Apparently, according to Theo Hobson, ‘Atheism is pretentious in the sense of claiming…to know what belief in God entails, and what religion, in all its infinite variety, essentially is’. In addition to this all atheists fundamentally object to religion, and are on a mission to eradicate it from the face of the earth. He is taking as his example Christpher Hitchens, who has just publisehd a book entitled “God is not great: How religion poisons everything”.

He makes these pronouncements, and then negates any reasonable argument (for example on the grounds that an atheist is godless, or denies the existence of god, and doesn’t necessarily conform to any ideology surrounding that denial) by saying, in essence “Well, atheists would say that”. That’s mature, Theo - I haven’t used that kind of argument since I was in primary school. Would you please explain to me why that makes me wrong, or why it vindicates your ignoranct generalisations?
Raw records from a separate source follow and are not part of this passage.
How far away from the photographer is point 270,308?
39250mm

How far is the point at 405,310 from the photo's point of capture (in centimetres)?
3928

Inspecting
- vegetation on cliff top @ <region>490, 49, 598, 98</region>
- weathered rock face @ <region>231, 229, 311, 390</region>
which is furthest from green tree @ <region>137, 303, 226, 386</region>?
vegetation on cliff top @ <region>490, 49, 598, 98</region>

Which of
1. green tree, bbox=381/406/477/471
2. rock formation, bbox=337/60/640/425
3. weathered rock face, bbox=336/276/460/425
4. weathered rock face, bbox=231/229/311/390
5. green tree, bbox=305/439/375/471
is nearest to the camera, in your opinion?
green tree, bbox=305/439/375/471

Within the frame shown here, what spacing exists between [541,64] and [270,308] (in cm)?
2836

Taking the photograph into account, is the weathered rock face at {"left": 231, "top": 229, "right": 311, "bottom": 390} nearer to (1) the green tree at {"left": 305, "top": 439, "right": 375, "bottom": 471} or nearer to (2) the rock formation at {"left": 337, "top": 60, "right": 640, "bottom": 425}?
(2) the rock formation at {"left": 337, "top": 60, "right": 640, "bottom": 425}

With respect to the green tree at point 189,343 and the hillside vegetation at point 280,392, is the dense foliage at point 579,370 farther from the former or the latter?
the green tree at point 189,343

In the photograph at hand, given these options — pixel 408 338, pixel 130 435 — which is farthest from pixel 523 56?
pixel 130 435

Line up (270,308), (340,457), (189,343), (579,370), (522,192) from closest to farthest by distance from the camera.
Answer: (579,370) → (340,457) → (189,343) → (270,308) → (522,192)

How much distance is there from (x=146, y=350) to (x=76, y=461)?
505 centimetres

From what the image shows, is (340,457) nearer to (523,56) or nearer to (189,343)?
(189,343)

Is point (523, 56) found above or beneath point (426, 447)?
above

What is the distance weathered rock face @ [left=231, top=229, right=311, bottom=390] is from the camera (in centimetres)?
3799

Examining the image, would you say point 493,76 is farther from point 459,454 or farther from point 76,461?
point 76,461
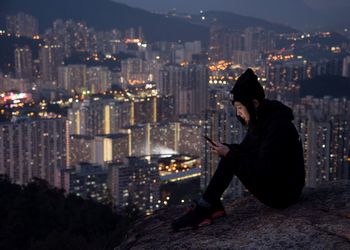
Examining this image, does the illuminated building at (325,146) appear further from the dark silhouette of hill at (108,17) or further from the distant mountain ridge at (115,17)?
the dark silhouette of hill at (108,17)

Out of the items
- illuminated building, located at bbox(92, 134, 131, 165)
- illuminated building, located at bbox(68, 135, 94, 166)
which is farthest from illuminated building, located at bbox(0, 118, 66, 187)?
illuminated building, located at bbox(92, 134, 131, 165)

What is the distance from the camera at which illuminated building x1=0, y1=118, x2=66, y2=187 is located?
1169 centimetres

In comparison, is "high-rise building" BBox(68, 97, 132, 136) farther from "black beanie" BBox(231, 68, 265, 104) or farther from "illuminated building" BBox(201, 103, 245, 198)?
"black beanie" BBox(231, 68, 265, 104)

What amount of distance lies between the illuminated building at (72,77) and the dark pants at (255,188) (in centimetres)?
1894

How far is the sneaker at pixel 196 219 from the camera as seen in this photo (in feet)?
4.54

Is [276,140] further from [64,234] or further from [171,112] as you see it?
[171,112]

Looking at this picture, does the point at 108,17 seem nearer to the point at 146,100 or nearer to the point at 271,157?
the point at 146,100

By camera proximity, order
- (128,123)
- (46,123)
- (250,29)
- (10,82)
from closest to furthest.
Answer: (46,123), (128,123), (10,82), (250,29)

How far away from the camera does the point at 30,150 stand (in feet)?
39.2

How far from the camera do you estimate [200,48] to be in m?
26.7

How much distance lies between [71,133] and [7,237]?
9.46 m

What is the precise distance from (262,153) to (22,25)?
26402 millimetres

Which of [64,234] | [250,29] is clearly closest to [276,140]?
[64,234]

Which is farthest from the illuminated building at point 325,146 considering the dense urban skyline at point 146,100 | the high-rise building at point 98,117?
the high-rise building at point 98,117
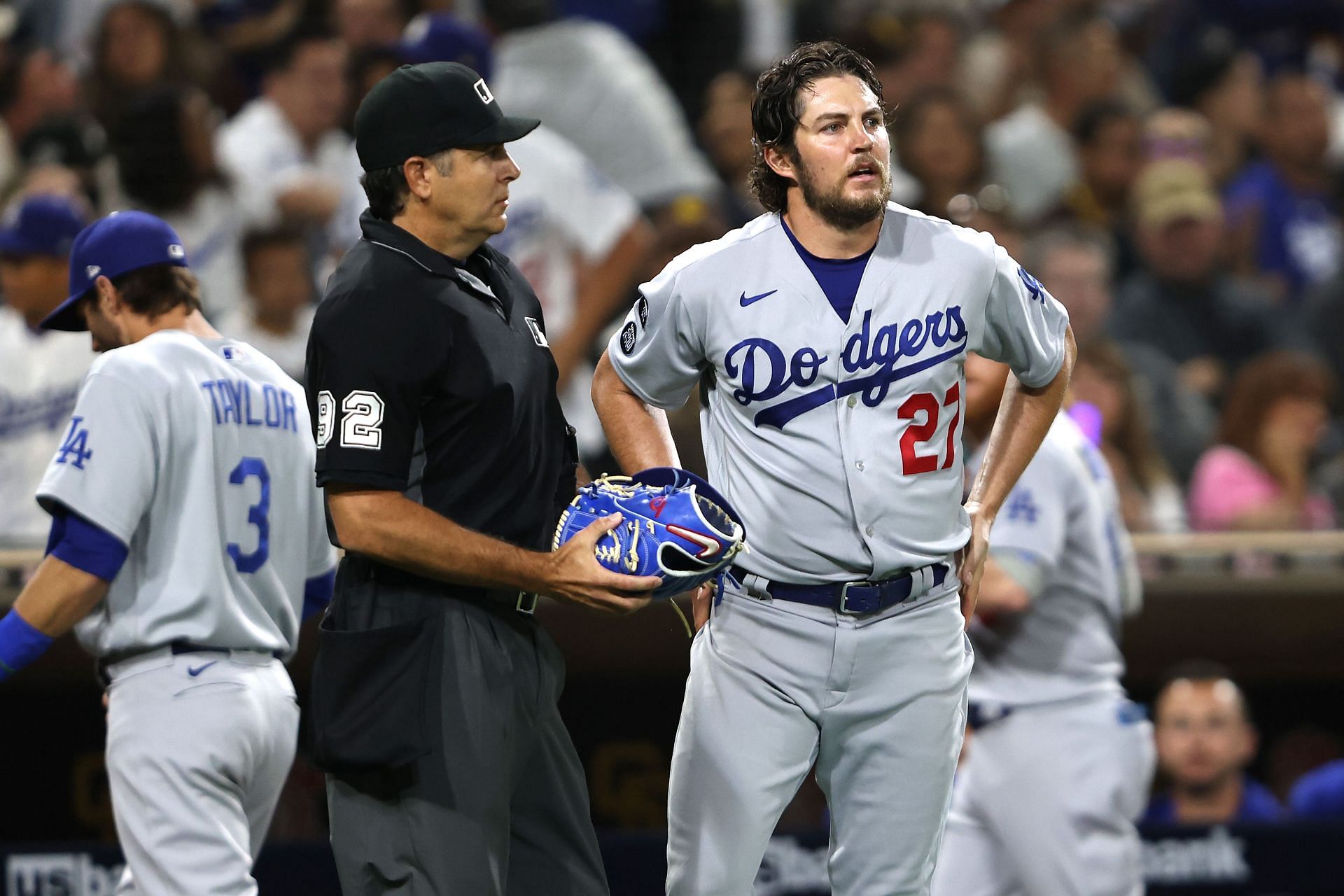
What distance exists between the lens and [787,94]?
3.45 meters

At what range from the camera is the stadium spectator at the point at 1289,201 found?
28.8 ft

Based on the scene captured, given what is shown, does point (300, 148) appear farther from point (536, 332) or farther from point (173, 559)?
point (536, 332)

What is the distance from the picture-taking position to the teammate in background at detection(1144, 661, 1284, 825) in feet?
18.9

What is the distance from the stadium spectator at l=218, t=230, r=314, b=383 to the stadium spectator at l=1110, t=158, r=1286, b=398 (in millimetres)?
3529

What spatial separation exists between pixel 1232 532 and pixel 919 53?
3.65 meters

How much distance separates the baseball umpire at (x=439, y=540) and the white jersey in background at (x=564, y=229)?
290cm

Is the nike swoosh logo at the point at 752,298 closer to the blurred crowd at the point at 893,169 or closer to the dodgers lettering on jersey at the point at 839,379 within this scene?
the dodgers lettering on jersey at the point at 839,379

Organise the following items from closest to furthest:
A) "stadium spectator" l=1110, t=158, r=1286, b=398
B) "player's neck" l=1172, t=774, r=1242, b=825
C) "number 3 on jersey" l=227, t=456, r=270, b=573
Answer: "number 3 on jersey" l=227, t=456, r=270, b=573
"player's neck" l=1172, t=774, r=1242, b=825
"stadium spectator" l=1110, t=158, r=1286, b=398

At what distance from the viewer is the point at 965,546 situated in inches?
141

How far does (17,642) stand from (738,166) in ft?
15.9

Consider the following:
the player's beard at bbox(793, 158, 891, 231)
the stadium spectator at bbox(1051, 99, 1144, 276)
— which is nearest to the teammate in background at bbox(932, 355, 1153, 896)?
the player's beard at bbox(793, 158, 891, 231)

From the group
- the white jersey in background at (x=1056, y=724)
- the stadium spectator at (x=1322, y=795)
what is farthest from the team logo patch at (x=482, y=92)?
the stadium spectator at (x=1322, y=795)

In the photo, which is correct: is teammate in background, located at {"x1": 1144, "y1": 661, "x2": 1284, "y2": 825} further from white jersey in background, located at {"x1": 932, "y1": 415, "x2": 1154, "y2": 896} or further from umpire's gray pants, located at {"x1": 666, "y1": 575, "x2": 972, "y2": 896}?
umpire's gray pants, located at {"x1": 666, "y1": 575, "x2": 972, "y2": 896}

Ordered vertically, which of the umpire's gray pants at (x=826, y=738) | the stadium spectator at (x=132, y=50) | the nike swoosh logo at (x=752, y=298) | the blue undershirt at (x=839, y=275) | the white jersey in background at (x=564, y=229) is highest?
the stadium spectator at (x=132, y=50)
He then goes on to say that atheism in itself is a faith. I actually don’t understand how he can have arrived at this conjecture. Just because Christopher Hitchens believes that standing up to dogma will encourage people to use their brains does not mean that all atheists have faith in the fact that this will make the world a better place. My personal beliefs are about a lack of faith in a God. If I agree with Hitchens, does that mean I take his book and those of all other atheist philosophers as my bible? That I am therefore by default on some kind of anti-religious crusade? I don’t think so. I’ve been accused here before of laughing at people’s faith and of thinking it stupid. Perhaps to some extent I do, but people are entitled to believe what they want - although when it comes to things like honour killings and violence against abortion practitioners and faith-based conflicts I’ll hold my hands up and say that I think this aspect is harmful. It’s not just atheists who think so.

And as for the feeble joke about ’sexual repression’, shame on you Theo. You should know better than that. Women have been repressed by the pronouncements laid down in religious texts for thousands of years. It happened. Accept it.

And finally, he says “I consider the atheist’s desire to generalise about religion to be a case of intellectual cowardice. The intellectual coward is one who chooses simplicity over complexity and difficulty.” Oh bravo. I completely agree. Would you care to reread the what you just wrote? I know he says he’s talking about militant atheism, but it doesn’t sound that way to me.

It’s not religion that I have a bug bear with. It’s people like Theo who presume to tell me what I do or don’t believe, because believe me, they couldn’t be more wrong.